WHAT THE EXERCISE ASKS: Each entry should be duplicated verbatim; its pictures should not be.
+--
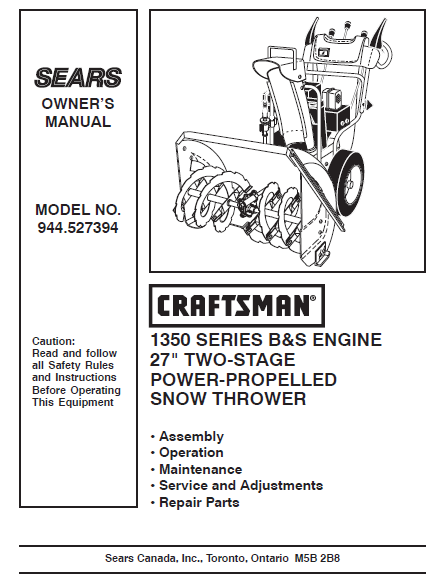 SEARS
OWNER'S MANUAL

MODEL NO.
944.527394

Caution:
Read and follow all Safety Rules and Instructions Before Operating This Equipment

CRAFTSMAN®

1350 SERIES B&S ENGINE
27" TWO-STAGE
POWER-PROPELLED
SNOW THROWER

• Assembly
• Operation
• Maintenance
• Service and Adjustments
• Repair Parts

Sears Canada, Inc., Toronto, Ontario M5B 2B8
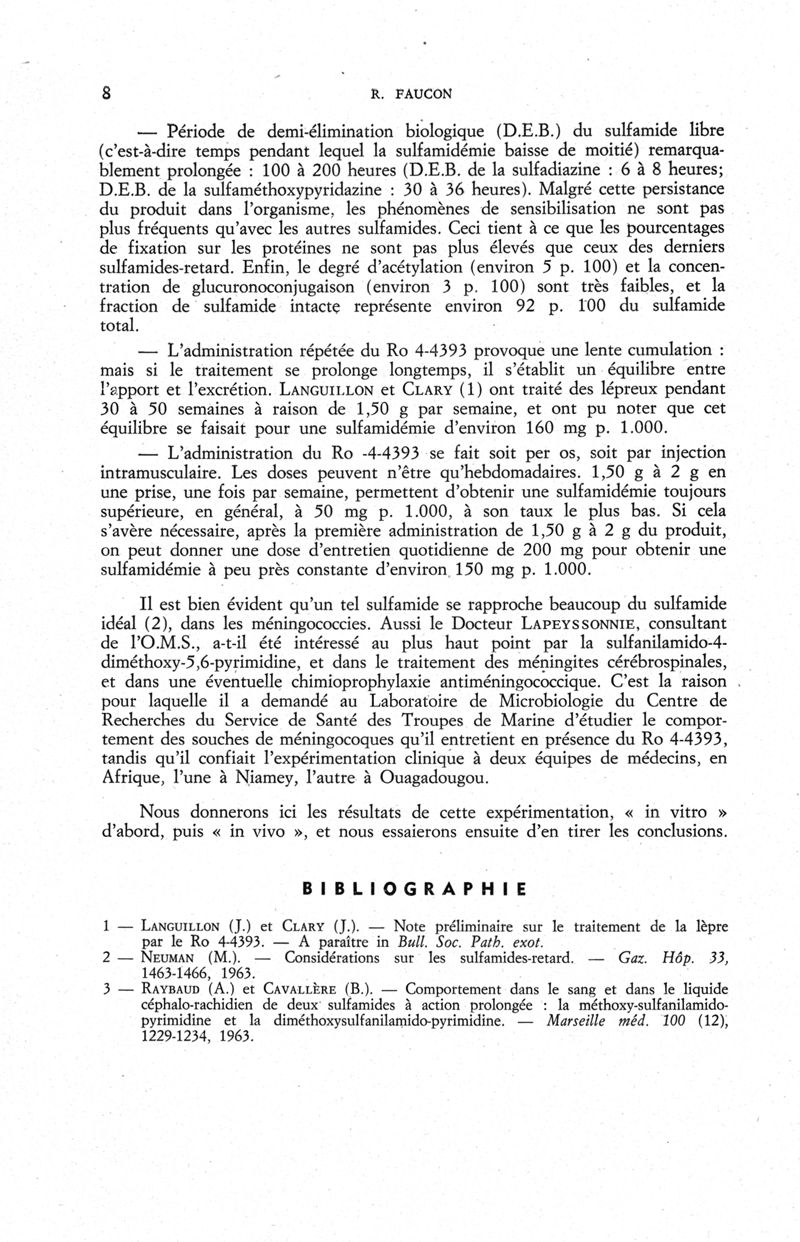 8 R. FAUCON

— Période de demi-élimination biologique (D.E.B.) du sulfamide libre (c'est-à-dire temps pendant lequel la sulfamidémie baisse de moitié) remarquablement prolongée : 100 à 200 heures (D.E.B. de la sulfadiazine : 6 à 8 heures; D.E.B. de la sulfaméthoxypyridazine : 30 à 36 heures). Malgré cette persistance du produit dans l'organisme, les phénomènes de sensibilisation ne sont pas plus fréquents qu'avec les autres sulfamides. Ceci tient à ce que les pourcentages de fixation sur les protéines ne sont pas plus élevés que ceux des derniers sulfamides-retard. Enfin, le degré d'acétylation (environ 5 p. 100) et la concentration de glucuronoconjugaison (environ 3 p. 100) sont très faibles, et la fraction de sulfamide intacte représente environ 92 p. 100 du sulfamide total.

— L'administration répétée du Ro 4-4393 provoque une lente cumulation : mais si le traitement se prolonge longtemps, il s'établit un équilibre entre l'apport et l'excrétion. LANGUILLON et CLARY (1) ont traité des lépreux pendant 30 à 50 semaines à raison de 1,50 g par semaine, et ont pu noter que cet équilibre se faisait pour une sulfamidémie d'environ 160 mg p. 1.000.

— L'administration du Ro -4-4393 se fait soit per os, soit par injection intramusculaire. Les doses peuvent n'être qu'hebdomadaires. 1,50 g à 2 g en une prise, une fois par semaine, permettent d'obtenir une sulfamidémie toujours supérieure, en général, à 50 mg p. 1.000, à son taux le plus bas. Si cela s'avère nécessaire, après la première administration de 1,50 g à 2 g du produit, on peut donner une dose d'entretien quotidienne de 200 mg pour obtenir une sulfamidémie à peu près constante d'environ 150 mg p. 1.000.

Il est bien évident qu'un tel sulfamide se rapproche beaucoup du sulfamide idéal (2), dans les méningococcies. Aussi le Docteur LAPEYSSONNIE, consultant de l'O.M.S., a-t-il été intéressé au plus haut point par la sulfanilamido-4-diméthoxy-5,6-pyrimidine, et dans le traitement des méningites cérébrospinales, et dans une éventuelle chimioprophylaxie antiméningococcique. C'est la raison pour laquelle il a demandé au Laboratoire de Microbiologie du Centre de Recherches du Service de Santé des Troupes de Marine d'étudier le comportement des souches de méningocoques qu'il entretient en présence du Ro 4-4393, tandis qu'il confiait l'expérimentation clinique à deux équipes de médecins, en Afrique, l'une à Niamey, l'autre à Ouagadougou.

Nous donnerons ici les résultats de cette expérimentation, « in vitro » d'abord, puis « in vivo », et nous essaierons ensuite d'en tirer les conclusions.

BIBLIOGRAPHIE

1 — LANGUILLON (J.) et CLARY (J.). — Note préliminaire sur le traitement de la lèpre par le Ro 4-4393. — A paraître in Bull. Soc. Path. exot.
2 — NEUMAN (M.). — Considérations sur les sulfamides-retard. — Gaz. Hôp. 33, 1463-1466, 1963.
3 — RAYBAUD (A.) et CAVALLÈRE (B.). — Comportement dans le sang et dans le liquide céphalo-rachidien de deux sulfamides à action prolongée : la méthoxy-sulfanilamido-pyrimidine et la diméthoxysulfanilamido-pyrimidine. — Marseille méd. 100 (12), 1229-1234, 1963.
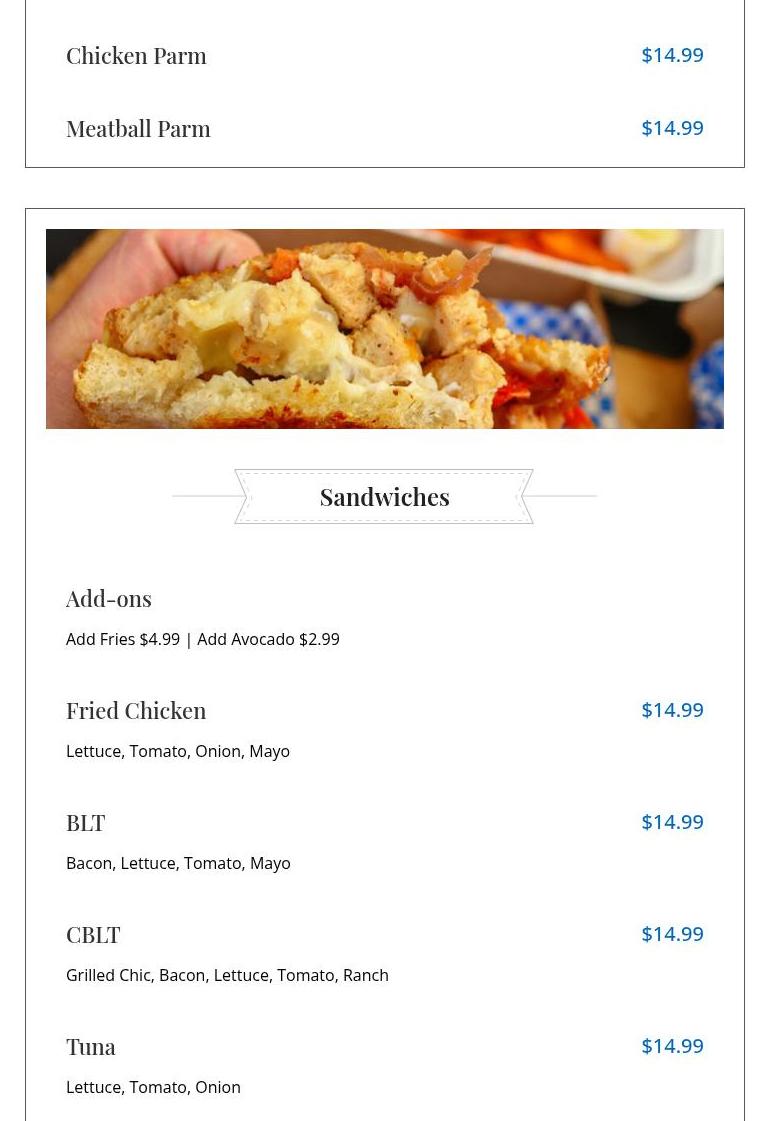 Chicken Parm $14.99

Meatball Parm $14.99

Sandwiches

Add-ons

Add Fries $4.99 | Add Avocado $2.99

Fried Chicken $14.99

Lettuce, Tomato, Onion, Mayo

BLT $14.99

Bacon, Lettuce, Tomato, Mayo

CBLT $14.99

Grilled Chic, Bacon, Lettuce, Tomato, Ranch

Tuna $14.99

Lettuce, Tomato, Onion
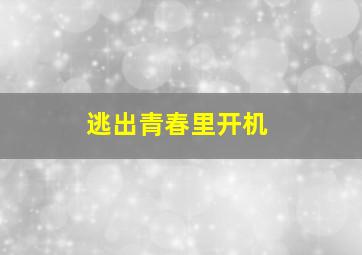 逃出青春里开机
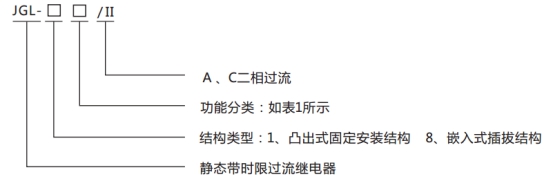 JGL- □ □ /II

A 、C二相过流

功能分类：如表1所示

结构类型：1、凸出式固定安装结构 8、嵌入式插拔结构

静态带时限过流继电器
+--
YOUR SOLUTION:
 SEARS
OWNER'S MANUAL

MODEL NO.
944.527394

Caution:
Read and follow all Safety Rules and Instructions Before Operating This Equipment

CRAFTSMAN®

1350 SERIES B&S ENGINE
27" TWO-STAGE
POWER-PROPELLED
SNOW THROWER

• Assembly
• Operation
• Maintenance
• Service and Adjustments
• Repair Parts

Sears Canada, Inc., Toronto, Ontario M5B 2B8
 8 R. FAUCON

— Période de demi-élimination biologique (D.E.B.) du sulfamide libre (c'est-à-dire temps pendant lequel la sulfamidémie baisse de moitié) remarquablement prolongée : 100 à 200 heures (D.E.B. de la sulfadiazine : 6 à 8 heures; D.E.B. de la sulfaméthoxypyridazine : 30 à 36 heures). Malgré cette persistance du produit dans l'organisme, les phénomènes de sensibilisation ne sont pas plus fréquents qu'avec les autres sulfamides. Ceci tient à ce que les pourcentages de fixation sur les protéines ne sont pas plus élevés que ceux des derniers sulfamides-retard. Enfin, le degré d'acétylation (environ 5 p. 100) et la concentration de glucuronoconjugaison (environ 3 p. 100) sont très faibles, et la fraction de sulfamide intacte représente environ 92 p. 100 du sulfamide total.

— L'administration répétée du Ro 4-4393 provoque une lente cumulation : mais si le traitement se prolonge longtemps, il s'établit un équilibre entre l'apport et l'excrétion. LANGUILLON et CLARY (1) ont traité des lépreux pendant 30 à 50 semaines à raison de 1,50 g par semaine, et ont pu noter que cet équilibre se faisait pour une sulfamidémie d'environ 160 mg p. 1.000.

— L'administration du Ro -4-4393 se fait soit per os, soit par injection intramusculaire. Les doses peuvent n'être qu'hebdomadaires. 1,50 g à 2 g en une prise, une fois par semaine, permettent d'obtenir une sulfamidémie toujours supérieure, en général, à 50 mg p. 1.000, à son taux le plus bas. Si cela s'avère nécessaire, après la première administration de 1,50 g à 2 g du produit, on peut donner une dose d'entretien quotidienne de 200 mg pour obtenir une sulfamidémie à peu près constante d'environ 150 mg p. 1.000.

Il est bien évident qu'un tel sulfamide se rapproche beaucoup du sulfamide idéal (2), dans les méningococcies. Aussi le Docteur LAPEYSSONNIE, consultant de l'O.M.S., a-t-il été intéressé au plus haut point par la sulfanilamido-4-diméthoxy-5,6-pyrimidine, et dans le traitement des méningites cérébrospinales, et dans une éventuelle chimioprophylaxie antiméningococcique. C'est la raison pour laquelle il a demandé au Laboratoire de Microbiologie du Centre de Recherches du Service de Santé des Troupes de Marine d'étudier le comportement des souches de méningocoques qu'il entretient en présence du Ro 4-4393, tandis qu'il confiait l'expérimentation clinique à deux équipes de médecins, en Afrique, l'une à Niamey, l'autre à Ouagadougou.

Nous donnerons ici les résultats de cette expérimentation, « in vitro » d'abord, puis « in vivo », et nous essaierons ensuite d'en tirer les conclusions.

BIBLIOGRAPHIE

1 — LANGUILLON (J.) et CLARY (J.). — Note préliminaire sur le traitement de la lèpre par le Ro 4-4393. — A paraître in Bull. Soc. Path. exot.
2 — NEUMAN (M.). — Considérations sur les sulfamides-retard. — Gaz. Hôp. 33, 1463-1466, 1963.
3 — RAYBAUD (A.) et CAVALLÈRE (B.). — Comportement dans le sang et dans le liquide céphalo-rachidien de deux sulfamides à action prolongée : la méthoxy-sulfanilamido-pyrimidine et la diméthoxysulfanilamido-pyrimidine. — Marseille méd. 100 (12), 1229-1234, 1963.
 Chicken Parm $14.99

Meatball Parm $14.99

Sandwiches

Add-ons

Add Fries $4.99 | Add Avocado $2.99

Fried Chicken $14.99

Lettuce, Tomato, Onion, Mayo

BLT $14.99

Bacon, Lettuce, Tomato, Mayo

CBLT $14.99

Grilled Chic, Bacon, Lettuce, Tomato, Ranch

Tuna $14.99

Lettuce, Tomato, Onion
 逃出青春里开机
 JGL- □ □ /II

A 、C二相过流

功能分类：如表1所示

结构类型：1、凸出式固定安装结构 8、嵌入式插拔结构

静态带时限过流继电器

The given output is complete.